Seine Worte waren nicht gerade dazu angetan, Ansegisils Angst vor der hohen See zu nehmen. Finster betrachtete er jeden neuen Wellenberg, der auf das Schiff zugerollt kam. Er und Haldetrud hatten miteinander vereinbart, sich bei der Betreuung des kleinen Dagobert abzuwechseln, besonders wenn dieser eingeschlafen war. Es war jetzt wieder Zeit, seine Schwester abzulösen. Ansegisil war es nicht unlieb, unter Deck zu gehen, wo er nicht ständig auf die Wogen starren konnte, die sich immer höher auftürmten, wie es ihm schien. Nun stand Haldetrud an der Reling und blickte auf die See hinaus. An Steuerbord konnte man noch die Küste wie einen schmalen Strich erkennen, an Backbord war nichts zu sehen außer Wellenbergen und Wellentälern, die in ihrer ewigen Ordnung aufeinander folgten. Auch sie hatte zuvor noch nie das Meer gesehen, es erfüllte sie mit Bewunderung und Ehrfurcht vor der Schöpfung, die der große, allmächtige Gott geschaffen hatte. Sie erschauerte bei jedem neuen Wellenberg, der das Schiff anhob. Aber es war nicht wirklich Furcht, die sie empfand. Es war eher eine tiefe Erschütterung ihrer Seele. Die in gleichförmigem Rhythmus heranrollenden Wogen waren ein grandioses Abbild der Ewigkeit Gottes und seiner Ehrfurcht gebietenden Schöpfung. Sie selbst war dagegen so klein wie ein winziger Wassertropfen im Angesicht dieser unendlichen Meeresflut. Obwohl das Schiff doch so klein wirkte auf diesem grenzenlosen Meer, und sie selbst nur ein Nichts, der Gewalt der Elemente ausgeliefert, fühlte sie doch Gottes Nähe, der auch sie bei ihrem Namen gerufen hatte, in dessen Hand sie immer geborgen sein würde.
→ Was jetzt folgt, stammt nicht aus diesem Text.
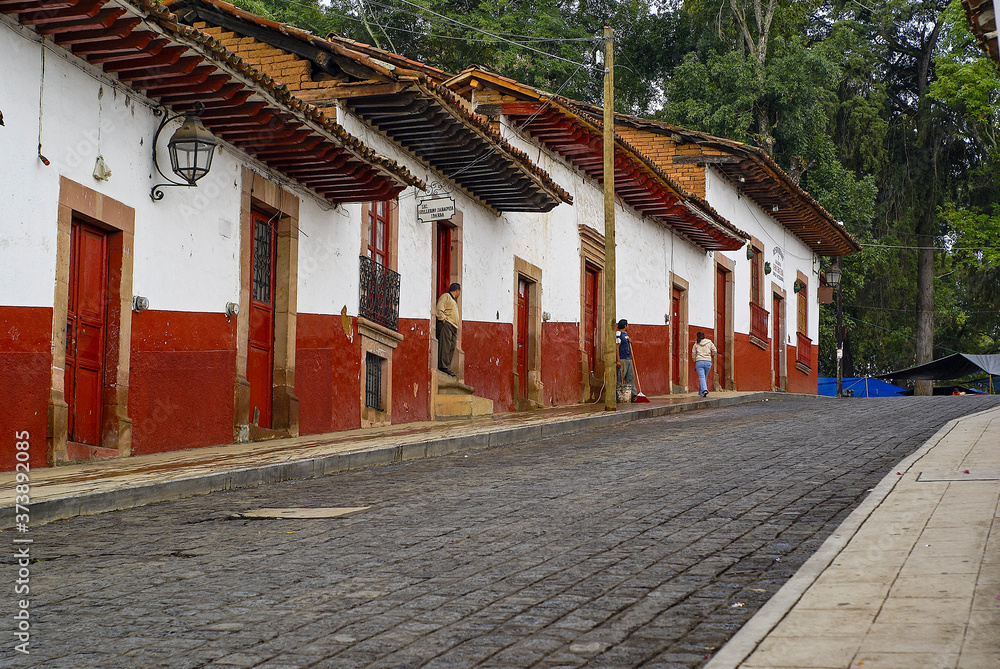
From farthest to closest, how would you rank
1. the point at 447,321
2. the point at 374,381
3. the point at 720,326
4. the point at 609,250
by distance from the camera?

Nach einer Weile kam ein vierschrötiger, verwegen aussehender Mann auf sie zu und stellte sich ihr vor. „Ich heiße Wulfoald, ich bin der Kapitän dieses guten Schiffes, das den Namen “Sancta Maria“ trägt; und du bist Haldetrud, wie ich schon von deinem Bruder gehört habe. Du bist die einzige Frau an Bord, ich heiße dich ganz besonders willkommen. Ich hoffe, wir werden eine halbwegs ruhige Fahrt haben bis Irland. Ihr habt ja einen kleinen Jungen mitgebracht,“ fuhr er fort. „Ein so junges Kind hatten wir noch nie an Bord.“

Der Kapitän hoffte wohl, von Haldetrud Informationen über Dagobert zu erhalten. Doch die junge Frau ignorierte seine Worte. „Hast du schon einmal Seeungeheuer gesehen?“ fragte sie ihn stattdessen, „wie den Leviatan, von dem in der Bibel die Rede ist.“

Wulfoald lächelte: „Das will ich meinen, Haldetrud. Wenn du Glück hast, wirst du auf dieser Reise selber solche Seeungeheuer sehen, die wir Wale nennen. Es gibt von ihnen riesengroße und auch etwas kleinere. Die großen sind mindestens so groß wie zwei Bauernhäuser.“

Haldetrud starrte den Kapitän ungläubig an. „Du willst mich wohl auf den Arm nehmen, Wulfoald; so etwas gibt es ganz bestimmt nicht,“ fügte sie streng hinzu.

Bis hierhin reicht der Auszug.